Li Ping, Kong Xiangwen, Li Johann, Zhu Guangming, Lu Xiaoyuan, Shen Peiyi, Shah Syed Afaq Ali, Bennamoun Mohammed, Hua Tao
Shanghai BNC, Shanghai, China.
Embedded Technology & Vision Processing Research Center, Xidian University, Xi'an, China.
Front Digit Health. 2021 Feb 17;2:609349. doi: 10.3389/fdgth.2020.609349. eCollection 2020.
Lung cancer is a life-threatening disease and its diagnosis is of great significance. Data scarcity and unavailability of datasets is a major bottleneck in lung cancer research. In this paper, we introduce a dataset of pulmonary lesions for designing the computer-aided diagnosis (CAD) systems. The dataset has fine contour annotations and nine attribute annotations. We define the structure of the dataset in detail, and then discuss the relationship of the attributes and pathology, and the correlation between the nine attributes with the chi-square test. To demonstrate the contribution of our dataset to computer-aided system design, we define four tasks that can be developed using our dataset. Then, we use our dataset to model multi-attribute classification tasks. We discuss the performance in 2D, 2.5D, and 3D input modes of the classification model. To improve performance, we introduce two attention mechanisms and verify the principles of the attention mechanisms through visualization. Experimental results show the relationship between different models and different levels of attributes.
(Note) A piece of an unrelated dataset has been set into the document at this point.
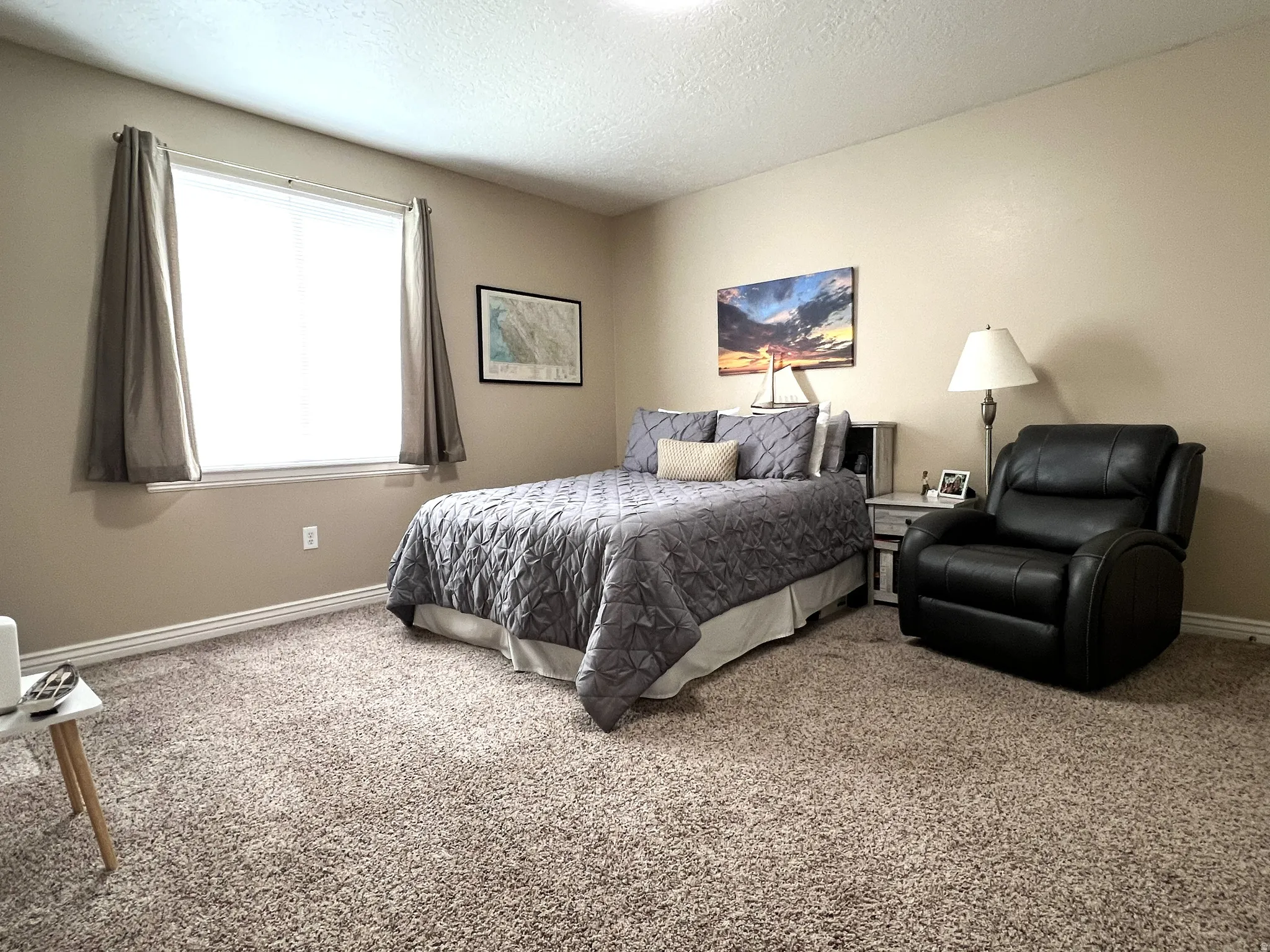 Extra Large Carpeted bedroom with baseboards and a textured ceiling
肺癌是一种危及生命的疾病,其诊断具有重要意义。数据稀缺和数据集不可用是肺癌研究中的一个主要瓶颈。在本文中,我们介绍了一个用于设计计算机辅助诊断(CAD)系统的肺部病变数据集。该数据集具有精细的轮廓注释和九个属性注释。我们详细定义了数据集的结构,然后讨论了属性与病理学的关系,以及通过卡方检验得出的九个属性之间的相关性。为了证明我们的数据集对计算机辅助系统设计的贡献,我们定义了四个可以使用我们的数据集开发的任务。然后,我们使用我们的数据集对多属性分类任务进行建模。我们讨论了分类模型在二维、2.5维和三维输入模式下的性能。为了提高性能,我们引入了两种注意力机制,并通过可视化验证了注意力机制的原理。实验结果显示了不同模型与不同属性水平之间的关系。